Cevap 9. Tarladan kalkan buğday, yulaf, arpa, pancar, ayçiçeği, patates, soğan, zeytin, portakal, çay vesair gibi her mahsulün zekatı verilecektir. Elma, armut, kiraz, ceviz vesair gibi mahsuller zekata tabidir. İmam-ı Azam’a göre tarladan kalkan mahsullerin zekatı verilir. Miktarı ne olursa olsun önemli değil, öşre tabidir. Yalnız İmam-ı Ebu Yusuf, İmam-ı Muhammed ve İmam-ı Şafi’ye göre bir mal beş vesk (653) kg, mısır kilesiyle 50 kile odlumu zekata tabidir. Yaklaşık bir ton diyebiliriz. Diğer mallarda üzerinden bir yıl geçerse, ancak tarla mahsullerinde üzerinden bir yıl geçmesi şartı aranmaz. Mahsul çıktıktan hemen sonra öşürü verilir. Öşürü verilmeyen mal harama girer.
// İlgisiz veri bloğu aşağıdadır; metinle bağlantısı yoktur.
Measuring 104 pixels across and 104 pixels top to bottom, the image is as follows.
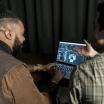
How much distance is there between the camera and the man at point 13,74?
162 cm

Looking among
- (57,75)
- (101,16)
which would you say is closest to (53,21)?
(57,75)

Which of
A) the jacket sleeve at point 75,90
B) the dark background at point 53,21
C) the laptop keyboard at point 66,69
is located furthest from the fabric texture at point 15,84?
the dark background at point 53,21

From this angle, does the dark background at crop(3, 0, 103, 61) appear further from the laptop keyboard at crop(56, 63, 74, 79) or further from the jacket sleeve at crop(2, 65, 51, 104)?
the jacket sleeve at crop(2, 65, 51, 104)

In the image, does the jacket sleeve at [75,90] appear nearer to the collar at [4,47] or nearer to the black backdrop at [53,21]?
the collar at [4,47]

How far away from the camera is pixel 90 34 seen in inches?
92.2

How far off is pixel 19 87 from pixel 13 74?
8 cm

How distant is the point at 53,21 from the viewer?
2.57 meters

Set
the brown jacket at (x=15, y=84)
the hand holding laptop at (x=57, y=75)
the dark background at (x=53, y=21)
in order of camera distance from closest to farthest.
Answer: the brown jacket at (x=15, y=84), the hand holding laptop at (x=57, y=75), the dark background at (x=53, y=21)

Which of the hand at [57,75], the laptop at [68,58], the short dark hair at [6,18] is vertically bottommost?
the hand at [57,75]

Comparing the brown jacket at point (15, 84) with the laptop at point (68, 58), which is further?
the laptop at point (68, 58)

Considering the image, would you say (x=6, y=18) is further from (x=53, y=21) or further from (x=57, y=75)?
(x=53, y=21)

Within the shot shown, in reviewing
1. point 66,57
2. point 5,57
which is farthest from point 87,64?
point 66,57

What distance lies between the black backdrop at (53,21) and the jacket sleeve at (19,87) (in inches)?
32.1

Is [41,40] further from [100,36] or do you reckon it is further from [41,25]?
[100,36]
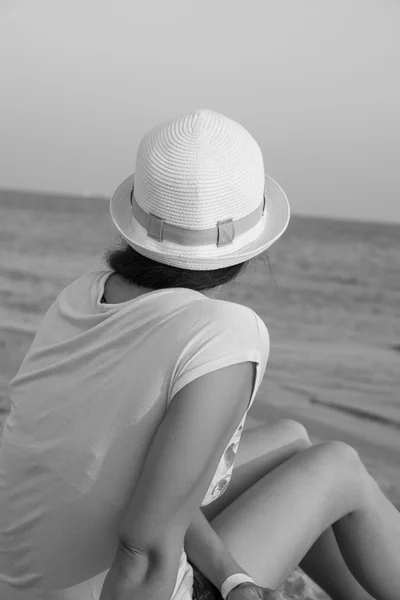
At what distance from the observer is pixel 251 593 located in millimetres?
1395

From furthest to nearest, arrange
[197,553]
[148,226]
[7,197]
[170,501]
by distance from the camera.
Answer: [7,197], [197,553], [148,226], [170,501]

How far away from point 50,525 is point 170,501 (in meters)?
0.32

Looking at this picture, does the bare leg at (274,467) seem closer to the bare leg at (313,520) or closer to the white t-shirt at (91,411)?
the bare leg at (313,520)

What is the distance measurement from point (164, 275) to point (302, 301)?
29.7 feet

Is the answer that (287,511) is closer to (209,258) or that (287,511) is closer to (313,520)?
(313,520)

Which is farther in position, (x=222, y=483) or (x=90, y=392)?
(x=222, y=483)

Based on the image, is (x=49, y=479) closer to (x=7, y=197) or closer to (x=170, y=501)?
(x=170, y=501)

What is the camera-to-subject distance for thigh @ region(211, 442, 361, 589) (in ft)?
5.29

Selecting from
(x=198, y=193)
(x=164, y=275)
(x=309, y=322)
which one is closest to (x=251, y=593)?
(x=164, y=275)

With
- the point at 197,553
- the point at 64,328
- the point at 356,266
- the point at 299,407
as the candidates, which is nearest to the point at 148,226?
the point at 64,328

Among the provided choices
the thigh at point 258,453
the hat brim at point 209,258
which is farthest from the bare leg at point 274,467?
the hat brim at point 209,258

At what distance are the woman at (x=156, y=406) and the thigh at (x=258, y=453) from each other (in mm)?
287

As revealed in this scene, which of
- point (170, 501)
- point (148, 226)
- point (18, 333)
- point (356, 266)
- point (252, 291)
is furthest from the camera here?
point (356, 266)

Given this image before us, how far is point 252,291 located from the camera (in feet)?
33.1
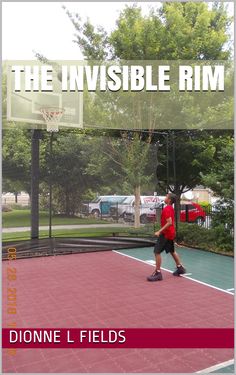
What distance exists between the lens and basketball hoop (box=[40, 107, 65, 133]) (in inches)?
354

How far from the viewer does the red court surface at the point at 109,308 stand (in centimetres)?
364

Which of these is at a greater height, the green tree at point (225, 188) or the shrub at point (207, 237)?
the green tree at point (225, 188)

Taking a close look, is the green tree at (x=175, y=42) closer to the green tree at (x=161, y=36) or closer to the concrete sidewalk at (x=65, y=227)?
the green tree at (x=161, y=36)

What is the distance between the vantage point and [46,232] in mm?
9086

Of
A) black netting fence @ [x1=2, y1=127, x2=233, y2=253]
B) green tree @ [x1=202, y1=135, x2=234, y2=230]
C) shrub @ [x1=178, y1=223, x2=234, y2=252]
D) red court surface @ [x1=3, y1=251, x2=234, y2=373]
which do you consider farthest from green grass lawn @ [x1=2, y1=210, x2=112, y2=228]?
green tree @ [x1=202, y1=135, x2=234, y2=230]

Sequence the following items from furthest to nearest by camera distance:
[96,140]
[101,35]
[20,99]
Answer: [101,35] < [96,140] < [20,99]

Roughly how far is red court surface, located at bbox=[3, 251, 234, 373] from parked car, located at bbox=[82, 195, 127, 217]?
1394mm

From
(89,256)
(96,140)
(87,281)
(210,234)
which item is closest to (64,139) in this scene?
(96,140)

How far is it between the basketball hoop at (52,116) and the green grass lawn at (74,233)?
8.62 feet

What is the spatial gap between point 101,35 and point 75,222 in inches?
313

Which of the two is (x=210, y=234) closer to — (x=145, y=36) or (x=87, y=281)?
(x=87, y=281)

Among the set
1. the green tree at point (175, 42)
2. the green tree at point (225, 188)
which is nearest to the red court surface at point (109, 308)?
the green tree at point (225, 188)

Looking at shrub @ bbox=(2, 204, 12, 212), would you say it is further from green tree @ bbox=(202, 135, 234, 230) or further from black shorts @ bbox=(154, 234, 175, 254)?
green tree @ bbox=(202, 135, 234, 230)

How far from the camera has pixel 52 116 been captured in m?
9.21
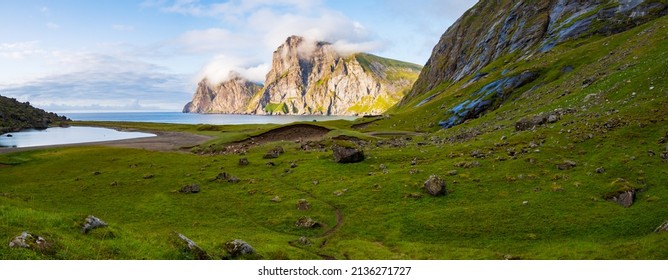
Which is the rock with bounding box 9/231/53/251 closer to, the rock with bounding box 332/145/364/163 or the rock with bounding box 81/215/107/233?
the rock with bounding box 81/215/107/233

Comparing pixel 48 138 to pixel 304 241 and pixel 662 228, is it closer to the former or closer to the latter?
pixel 304 241

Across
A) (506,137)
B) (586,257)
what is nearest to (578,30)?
(506,137)

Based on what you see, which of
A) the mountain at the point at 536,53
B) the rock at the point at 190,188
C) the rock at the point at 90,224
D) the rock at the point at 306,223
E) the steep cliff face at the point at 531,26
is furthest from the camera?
the steep cliff face at the point at 531,26

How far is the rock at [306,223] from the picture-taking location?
29766 mm

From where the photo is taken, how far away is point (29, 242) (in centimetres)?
1499

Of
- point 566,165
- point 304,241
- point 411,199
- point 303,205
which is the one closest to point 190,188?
point 303,205

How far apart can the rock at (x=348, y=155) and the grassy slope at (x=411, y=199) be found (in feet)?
4.50

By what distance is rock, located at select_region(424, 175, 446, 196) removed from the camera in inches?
1300

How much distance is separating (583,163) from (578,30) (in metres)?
100

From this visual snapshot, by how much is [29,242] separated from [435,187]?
26.2 meters

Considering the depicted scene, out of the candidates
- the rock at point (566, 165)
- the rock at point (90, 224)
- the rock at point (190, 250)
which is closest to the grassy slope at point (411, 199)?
the rock at point (190, 250)

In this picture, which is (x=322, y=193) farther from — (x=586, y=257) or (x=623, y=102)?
(x=623, y=102)

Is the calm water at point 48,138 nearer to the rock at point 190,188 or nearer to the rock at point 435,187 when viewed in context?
the rock at point 190,188

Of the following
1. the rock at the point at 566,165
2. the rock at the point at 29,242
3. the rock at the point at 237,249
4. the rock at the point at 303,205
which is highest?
the rock at the point at 566,165
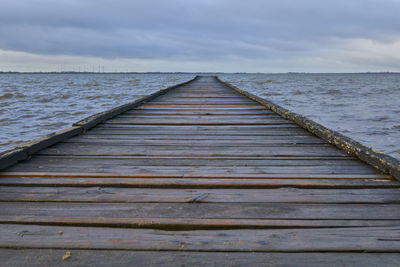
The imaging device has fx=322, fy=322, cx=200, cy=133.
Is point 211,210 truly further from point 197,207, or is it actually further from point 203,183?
point 203,183

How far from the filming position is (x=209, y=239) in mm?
1476

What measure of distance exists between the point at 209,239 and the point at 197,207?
1.11 ft

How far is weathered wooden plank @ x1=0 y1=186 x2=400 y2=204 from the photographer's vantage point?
188cm

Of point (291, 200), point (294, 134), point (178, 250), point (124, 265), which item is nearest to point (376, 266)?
point (291, 200)

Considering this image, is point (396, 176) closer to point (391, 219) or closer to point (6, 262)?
point (391, 219)

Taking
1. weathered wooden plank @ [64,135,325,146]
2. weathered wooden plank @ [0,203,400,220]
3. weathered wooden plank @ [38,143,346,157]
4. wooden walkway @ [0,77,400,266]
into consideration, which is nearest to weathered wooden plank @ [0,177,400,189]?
wooden walkway @ [0,77,400,266]

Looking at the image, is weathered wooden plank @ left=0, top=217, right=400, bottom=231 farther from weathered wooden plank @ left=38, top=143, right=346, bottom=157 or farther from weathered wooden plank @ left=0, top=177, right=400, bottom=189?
weathered wooden plank @ left=38, top=143, right=346, bottom=157

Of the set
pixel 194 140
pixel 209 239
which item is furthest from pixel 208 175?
pixel 194 140

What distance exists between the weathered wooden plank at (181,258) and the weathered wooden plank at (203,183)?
0.75m

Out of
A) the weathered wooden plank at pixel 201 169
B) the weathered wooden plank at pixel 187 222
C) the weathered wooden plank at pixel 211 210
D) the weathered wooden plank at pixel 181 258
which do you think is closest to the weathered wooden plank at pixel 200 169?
the weathered wooden plank at pixel 201 169

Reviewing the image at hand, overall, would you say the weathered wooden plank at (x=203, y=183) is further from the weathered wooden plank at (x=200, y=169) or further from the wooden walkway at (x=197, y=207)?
the weathered wooden plank at (x=200, y=169)

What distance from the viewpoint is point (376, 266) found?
1287mm

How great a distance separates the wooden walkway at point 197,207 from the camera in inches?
54.2

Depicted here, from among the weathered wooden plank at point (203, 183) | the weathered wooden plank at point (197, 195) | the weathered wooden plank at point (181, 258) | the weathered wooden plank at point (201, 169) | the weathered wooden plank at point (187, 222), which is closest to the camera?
the weathered wooden plank at point (181, 258)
Soru 10. Hocam, biz tokatlıyız. Ramazanın 4. günü acele bizi memlekete çağırdılar. Sabah namazını kılıp yola çıktık. Beni araba tutar yola çıkarken, evin önünde hapı içirdiler. Seferi olduğum için güne gün tutarsın dediler. İçim rahat etmedi. Açıklarmısınız?
Cevap 10. Evet, yolcular oruç tutmayabilirler. Seferilik o şehrin çıkıştaki son evlerinden başlar. Siz seferi olmadan yemişsiniz. Kefaret tutman gerekiyor. Yani 6 gün ceza, bir gün ise kaza tutarsınız. Başka çıkış yolunuz yok.
Soru 11. Hocam, Ramazanın 2. günü oruçluyken unutarak su içmiştim. Sonra hatırlattılar. Nasıl olsa bozuldu diye yedim. Ne dersiniz?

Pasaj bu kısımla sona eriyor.